Bisdommen, seminaries en de Leuvense theologische Faculteit (16de-20ste eeuw)
Jacobus Latomus (ca. 1475-1544) was a professor at the Artes-faculty in Louvain and a licentiate in theology, when he acted as an orator in an academic quaestio quodlibetica, obviously in December 1518. In this quaestio quodlibetica he argued that the care of the souls and regular preaching belonged to the core duties of “prelates”, among whom bishops and pastors were reckoned. Therefore, he summoned bishops and other prelates to execute in person the pastoral duties they were entrusted with, which implied that they should reside on the place where this pastoral care had to be fulfilled. Latomus reacted against all kind of abuses, such as the then widespread absenteeism among bishops and pastors, which in its turn was often caused by the fact that a lot of clercis cumulated various benefices.
Latomus had spent the first part of his study period in Paris, where he had followed artes and may have started his study of theology, before he came to Louvain. In Paris he had become familiar with outspoken opinions regarding the reform of bishops and prelates.
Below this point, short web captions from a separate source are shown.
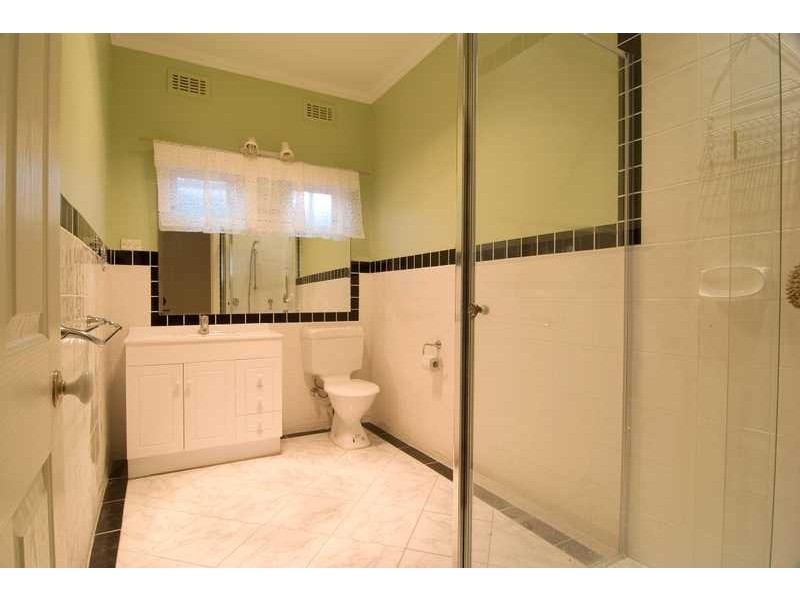 50 Berry Avenue, Edithvale VIC 3196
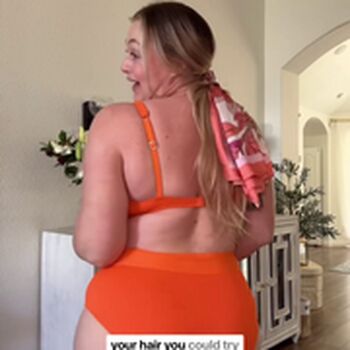 Iskra Lawrence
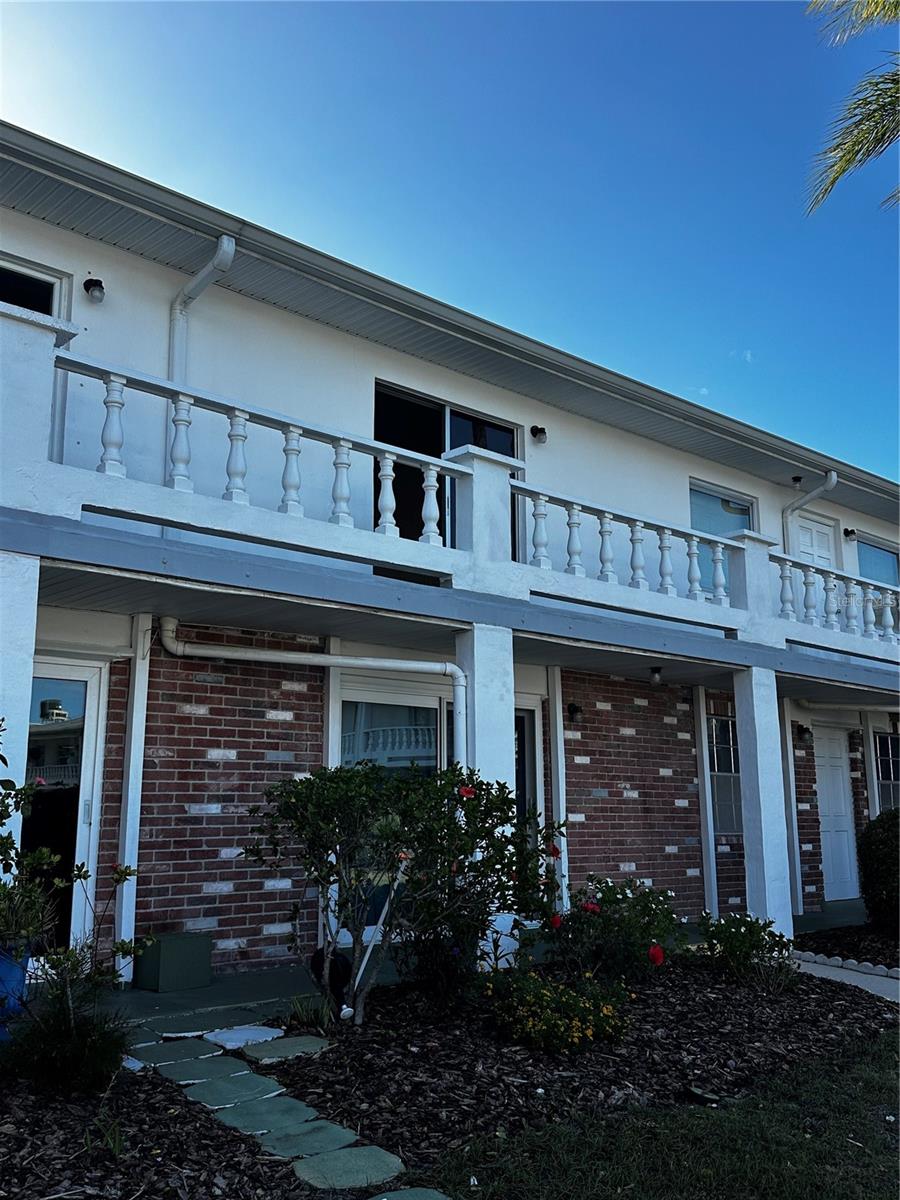 4742 AZALEA DR #205 — photo 21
One of his sources is Jean Gerson, to whom Latomus refers explicitly at three instances, but who is obviously his source of inspiration for much more of the ideas he expresses in his quaestio quodlibetica. Gerson had especially given vent to his views on the reform of the bishops’ and prelates’ offices during his famous Bonus Pastor-sermon on John 10:11 which he had held on 29 April 1408 during the Synod of Reims, in the presence of the archbishop of the town. Gerson’s sermon, next to other works of the historic leader of the Paris Faculty of Theology, had an not to underestimate influence on the way Latomus formulated his views.